This is the mail archive of the
gcc-bugs@gcc.gnu.org
mailing list for the GCC project.
[Bug target/80819] [6/7/8 regression] Useless store to the stack in _mm_set_epi64x with SSE4 -mno-avx
- From: "jakub at gcc dot gnu.org" <gcc-bugzilla at gcc dot gnu dot org>
- To: gcc-bugs at gcc dot gnu dot org
- Date: Tue, 28 Nov 2017 13:25:13 +0000
- Subject: [Bug target/80819] [6/7/8 regression] Useless store to the stack in _mm_set_epi64x with SSE4 -mno-avx
- Auto-submitted: auto-generated
- References: <bug-80819-4@http.gcc.gnu.org/bugzilla/>
https://gcc.gnu.org/bugzilla/show_bug.cgi?id=80819
Jakub Jelinek <jakub at gcc dot gnu.org> changed:
What |Removed |Added
----------------------------------------------------------------------------
CC| |hubicka at gcc dot gnu.org,
| |jakub at gcc dot gnu.org
--- Comment #5 from Jakub Jelinek <jakub at gcc dot gnu.org> ---
Honza, thoughts on this?
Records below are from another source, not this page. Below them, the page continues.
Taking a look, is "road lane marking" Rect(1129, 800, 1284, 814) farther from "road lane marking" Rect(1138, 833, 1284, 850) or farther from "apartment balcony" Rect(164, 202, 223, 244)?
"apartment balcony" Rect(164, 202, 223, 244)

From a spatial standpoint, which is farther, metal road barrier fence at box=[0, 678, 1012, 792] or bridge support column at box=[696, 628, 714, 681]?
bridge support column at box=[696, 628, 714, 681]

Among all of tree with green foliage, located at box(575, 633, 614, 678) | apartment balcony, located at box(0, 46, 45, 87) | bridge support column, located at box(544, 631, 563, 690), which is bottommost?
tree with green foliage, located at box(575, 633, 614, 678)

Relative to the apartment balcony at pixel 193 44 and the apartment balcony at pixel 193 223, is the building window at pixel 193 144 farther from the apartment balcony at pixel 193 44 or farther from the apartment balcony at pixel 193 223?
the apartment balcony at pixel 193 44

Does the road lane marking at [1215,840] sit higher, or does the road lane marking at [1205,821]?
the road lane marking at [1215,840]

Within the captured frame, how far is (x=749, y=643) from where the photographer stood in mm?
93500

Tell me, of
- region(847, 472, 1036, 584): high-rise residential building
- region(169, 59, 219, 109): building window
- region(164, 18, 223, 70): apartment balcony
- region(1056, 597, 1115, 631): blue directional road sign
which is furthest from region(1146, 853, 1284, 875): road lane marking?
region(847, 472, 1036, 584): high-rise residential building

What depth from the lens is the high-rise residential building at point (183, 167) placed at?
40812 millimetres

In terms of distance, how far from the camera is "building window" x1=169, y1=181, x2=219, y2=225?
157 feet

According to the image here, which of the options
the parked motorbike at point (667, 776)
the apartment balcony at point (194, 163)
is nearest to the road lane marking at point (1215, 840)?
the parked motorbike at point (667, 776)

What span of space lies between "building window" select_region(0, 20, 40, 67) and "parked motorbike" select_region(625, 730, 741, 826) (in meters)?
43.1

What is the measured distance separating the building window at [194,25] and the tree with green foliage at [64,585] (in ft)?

Given:
movq %rdi, -16(%rsp)
movq -16(%rsp), %xmm0
pinsrq $1, %rsi, %xmm0
I'd say if pinsrq $1, %rsi, %xmm0 is not too slow on recent AMD, then either
movq %rdi, %xmm0 should be also not too slow, or pinsrq $0, %rdi, %xmm0 should
be the way to go.
Note current trunk still emits a dead store with -mtune=intel -O2 -msse4:
movq %rsi, -16(%rsp)
movq %rdi, %xmm0
pinsrq $1, %rsi, %xmm0
and with -mtune=generic -O2 -msse4:
movq %rdi, -16(%rsp)
movq %rsi, -24(%rsp)
movq -16(%rsp), %xmm0
pinsrq $1, %rsi, %xmm0
Wonder why doesn't DSE eliminate it.